Теперь я должен был переоформить в техникуме место прохождения дипломной практики. До этих событий я напросился,  на удаленную от Ленинграда, бывшую финскую гидроэлектростанцию. Теперь обстановка изменилась, я не мог уезжать из Ленинграда. Организацией практики занимался преподаватель истории Раевский. Нужно было идти к нему. Когда я начал ему, заикаясь, объяснять, что у меня произошло,  он меня перебил фразой – «мать арестована». Я так и не понимаю до сих пор, то ли МГБ уже успело сообщить в техникум, то ли аресты в те времена были совершенно нормальным явлением и он, увидев заикающегося
парня, сразу все понял. Тем не менее, он мне быстро переоформил прохождение практики на внутригородскую электростанцию - 5ГЭС.
В первый же день встретился с Семеном. Между нами состоялась откровенная задушевная беседа. Он, как мог, успокаивал меня. Рассказал, как в 1937 году чудом избежал ареста его отец,  и вообще, что творилось в их местности в те времена. Владимир Салье, узнав моих «новостях», сообщил, что у него тоже  по политическому обвинению сидит отец, и привел грустную шутку тех времен – «Живем как в автобусе, часть уже сидит, а часть еще трясется». И, вообще, хочется отметить, что все мои товарищи, которым я сообщал о моей беде, относились ко мне с сочувствием, я не встретил ни одного осуждающего взгляда.
У Володи Черепнева  отец был партийным работником, казалось бы, он должен был  сразу отдалиться от меня. Но этого не произошло. Мои друзья подтвердили делом свою дружбу.
Студенческая жизнь продолжалась. В середине февраля мы получили темы  дипломных проектов. Одновременно стали ходить на практику. Интересный эпизод произошел в декабре прошедшего года.

**Исходные данные:**
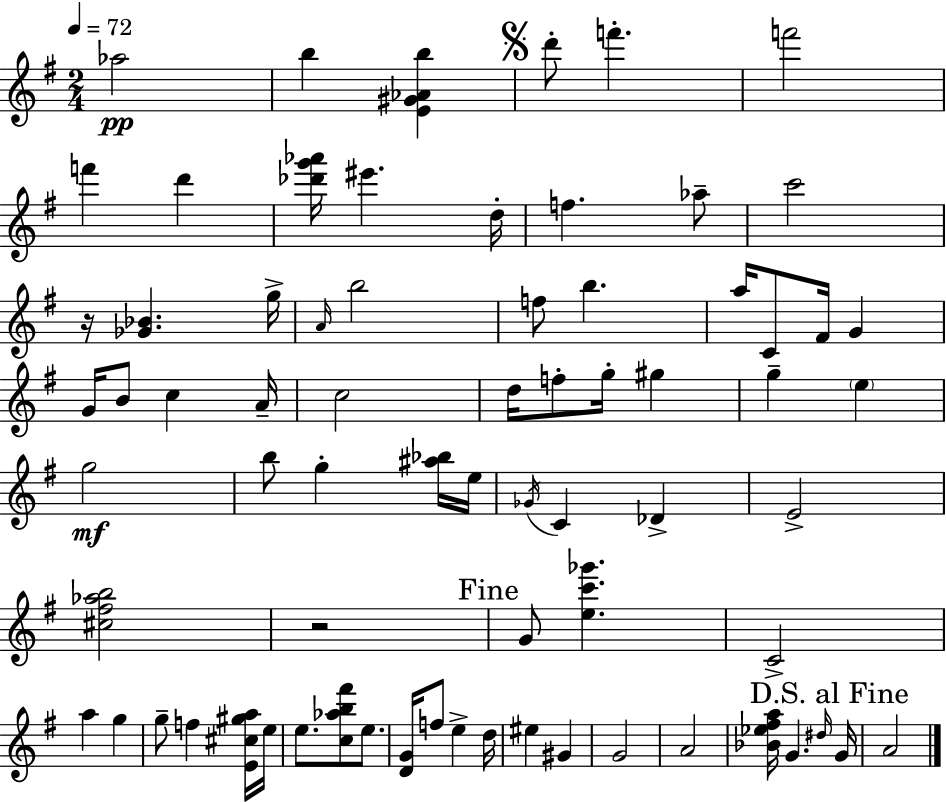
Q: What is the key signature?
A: G major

**Задание:** Допишите воспоминания о студенческой жизни в техникуме и аресте матери, начав сразу после их последнего предложения.

**Результат ниже:**
        Секретарь директора пришла к нам  в группу, и зачитала список ребят, с которыми желает встретиться представитель одной из закрытых организаций для собеседования. Нам было ясно, что это представитель, так называемого, «Горстроя», который подбирает работников для секретных предприятий, в основном, для атомной промышленности. Мне было странно только одно, как я мог попасть в этот список. Мало того, что я  был сыном «врагов народа», я еще был евреем, что в то время уже считалось большим проступком. Очевидно, его ввела в заблуждение моя «приличная» фамилия, в которой второй дефект не просматривался. В порядке дисциплины я явился на собеседование. Встреча происходила один на один. Когда я вошел в аудиторию, он не мог скрыть своего удивления. Однако он взял себя в руки и попросил меня перечислить мои анкетные данные, поставив  в своих вопросах на первое место национальность.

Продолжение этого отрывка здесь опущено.